=== PROVIDED PASSAGE ===

A COLONIAL FORCE.
In the last session of the General Assembly, an Act was passed which empowered the Governor to raise a local Colonial Force, and to officer it and command it. The expenditure was limited in the year to £30,000, and the number of men to 500.
In our opinion the future of New Zealand will be very largely affected by the mode in which this force is constructed and used. It is the first distinct assertion on the part of the colony, that it means to raise, command, and pay its own army. It is the embryo of a force which is one day to supersede the employment of Imperial troops. It is a complete, in fine, the only answer to Goldwin Smith's accusation that we do nothing for ourselves, at the same time that it is a recognition by men who abuse the doctrines of the Professor, of the practical wisdom of those doctrines. Why so long a time should have elapsed after the meeting of the General Assembly before the organisation of this force, we cannot comprehend. However, it is in the course of construction at last, and we are happy to say that the man of all others in the colony who is most fitted to command it, has been selected by the Governor. We mean Colonel Nixon, a gentleman who raised and commanded a regiment of volunteer cavalry in the neighborhood of Auckland in the late war. We believe that in this case the right man is put in the right place, and that the Colonial Corps will become a thoroughly efficient body of men under Colonel Nixon's command and management.

===

◆ TASKS TO COMPLETE:
**A)** Summarize the article on the colonial force in two sentences.
**B)** Print the article on the colonial force word for word, starting at "A COLONIAL FORCE." and ending at "men to 500.".
The records that follow come from a separate source.

=== SUPPLIED ENTRIES ===

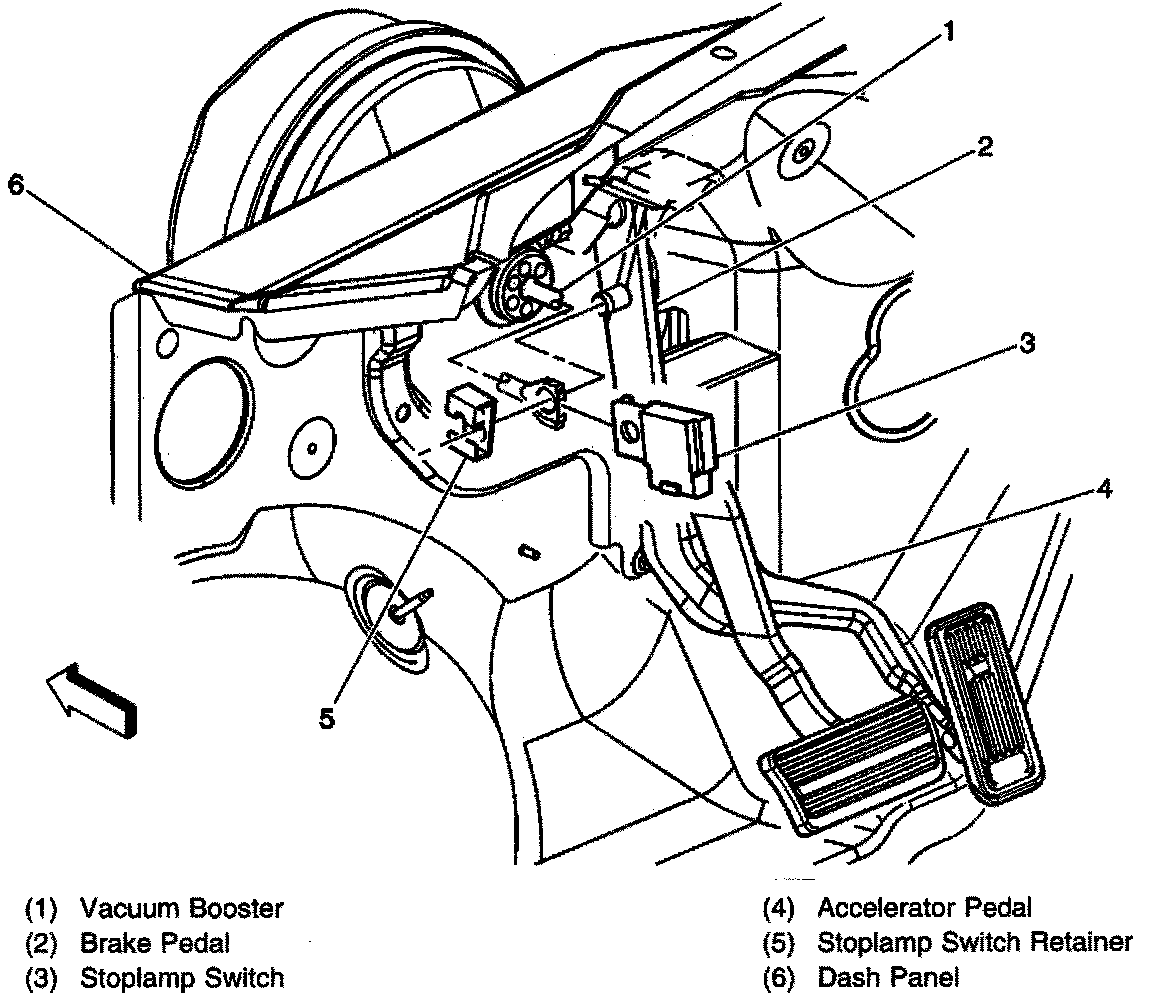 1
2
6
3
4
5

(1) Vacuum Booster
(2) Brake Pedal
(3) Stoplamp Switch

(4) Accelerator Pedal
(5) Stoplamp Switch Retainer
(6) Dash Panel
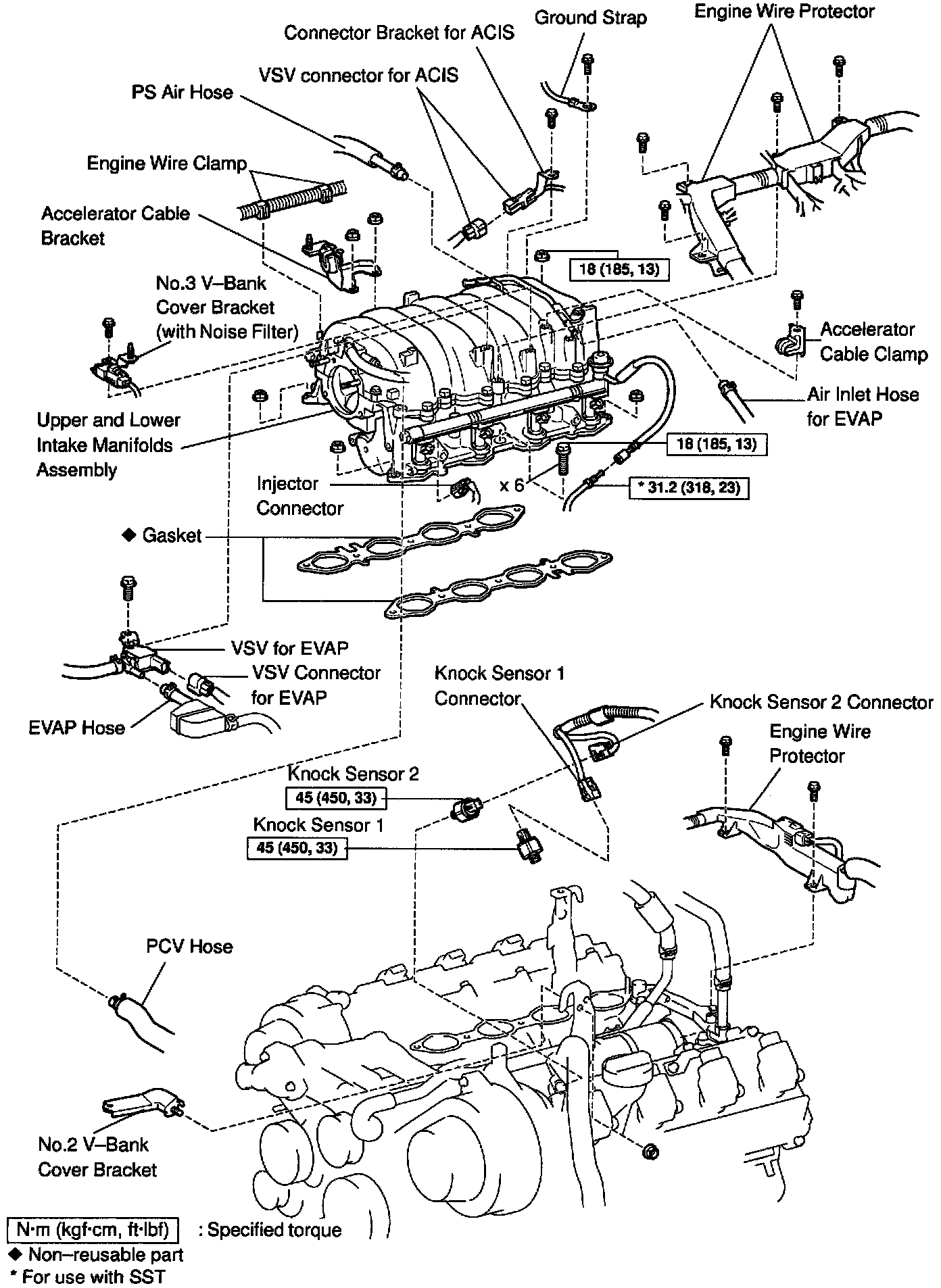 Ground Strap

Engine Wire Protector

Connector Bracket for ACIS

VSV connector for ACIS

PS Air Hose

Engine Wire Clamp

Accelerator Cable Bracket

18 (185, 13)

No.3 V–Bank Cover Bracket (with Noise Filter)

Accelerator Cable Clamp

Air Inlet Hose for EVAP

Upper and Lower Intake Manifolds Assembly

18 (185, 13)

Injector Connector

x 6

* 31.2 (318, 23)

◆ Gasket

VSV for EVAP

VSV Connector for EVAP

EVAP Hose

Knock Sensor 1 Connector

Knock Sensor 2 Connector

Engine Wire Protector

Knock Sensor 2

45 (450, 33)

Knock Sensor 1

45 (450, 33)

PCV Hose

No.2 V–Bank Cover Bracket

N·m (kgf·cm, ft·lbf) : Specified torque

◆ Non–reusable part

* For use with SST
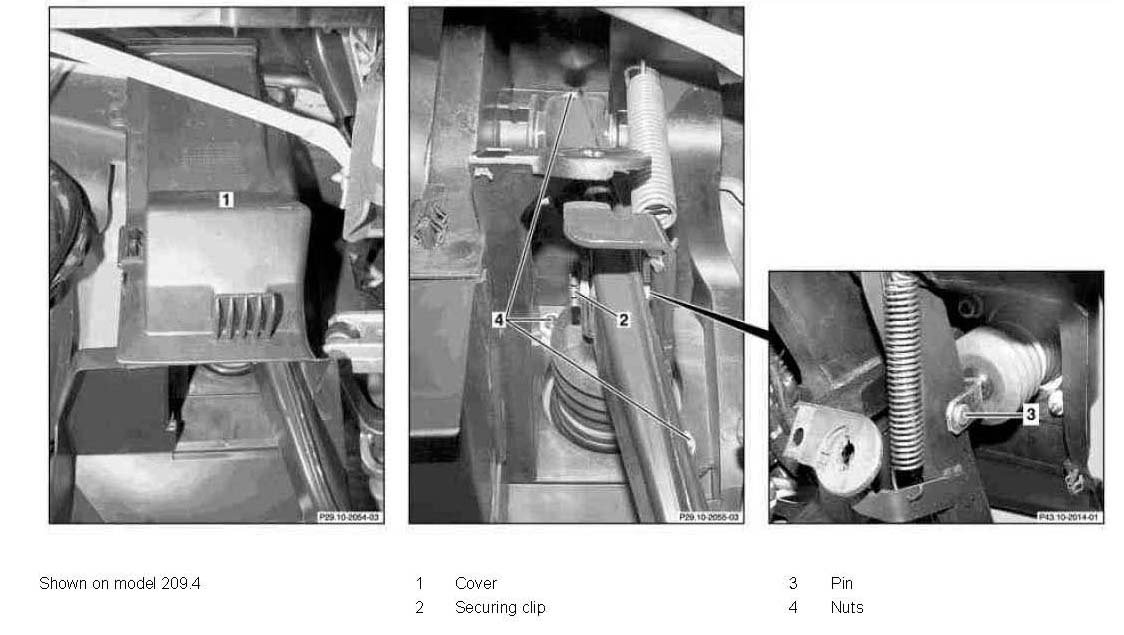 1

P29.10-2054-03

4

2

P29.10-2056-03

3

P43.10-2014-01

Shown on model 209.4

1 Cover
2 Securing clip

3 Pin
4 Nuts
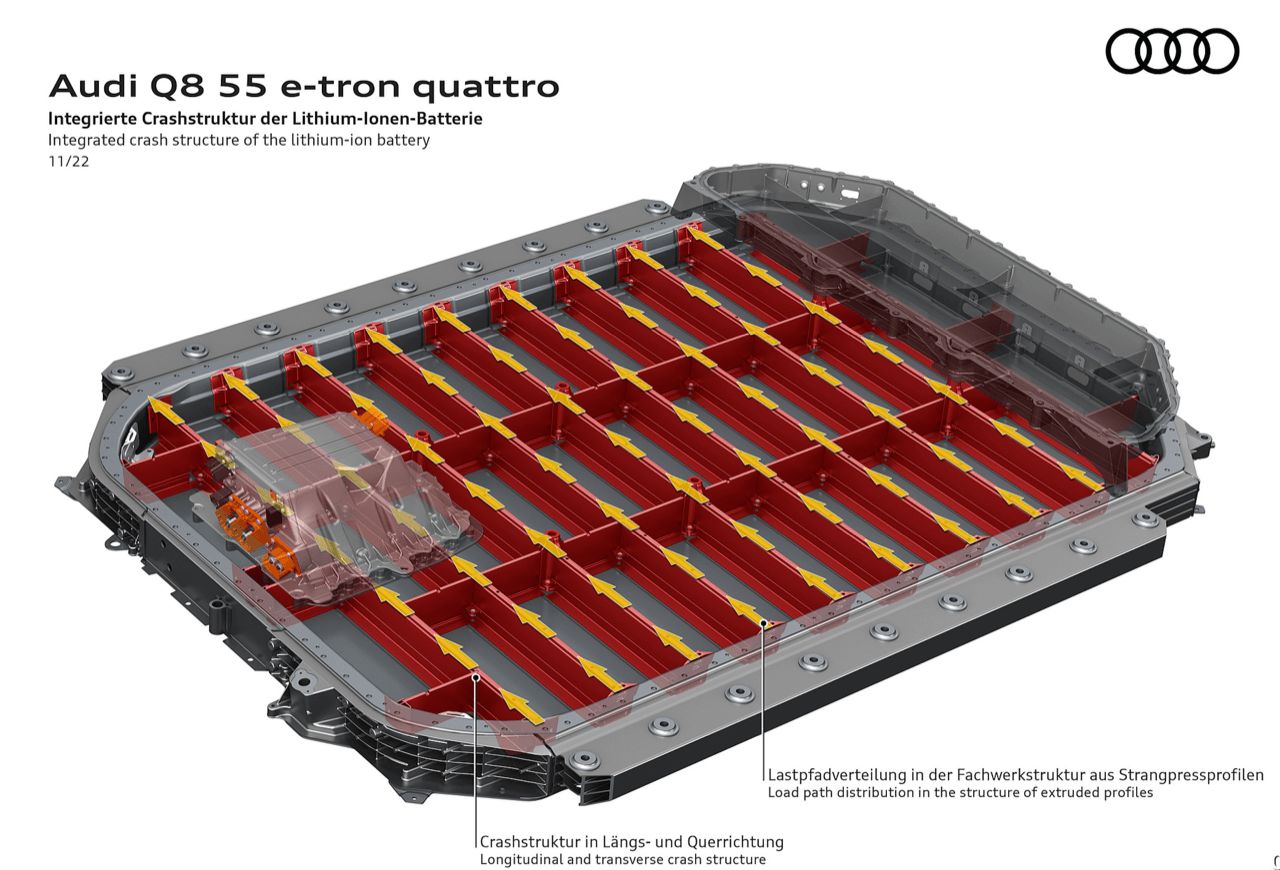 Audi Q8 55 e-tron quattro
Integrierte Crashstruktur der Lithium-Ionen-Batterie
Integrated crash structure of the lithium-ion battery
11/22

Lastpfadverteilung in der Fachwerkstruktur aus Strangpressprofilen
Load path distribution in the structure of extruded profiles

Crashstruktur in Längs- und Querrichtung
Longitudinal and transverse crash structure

===

◆ TASK-BY-TASK SOLUTIONS:
**A)** An Act of the General Assembly empowered the Governor to raise, officer, and command a local Colonial Force of no more than 500 men, with spending limited to £30,000 in the year. The article calls the force the colony's first distinct assertion that it will raise, command, and pay its own army, and it welcomes the Governor's selection of Colonel Nixon, who raised and commanded a volunteer cavalry regiment near Auckland in the late war, as its commander.

**B)**
A COLONIAL FORCE.
In the last session of the General Assembly, an Act was passed which empowered the Governor to raise a local Colonial Force, and to officer it and command it. The expenditure was limited in the year to £30,000, and the number of men to 500.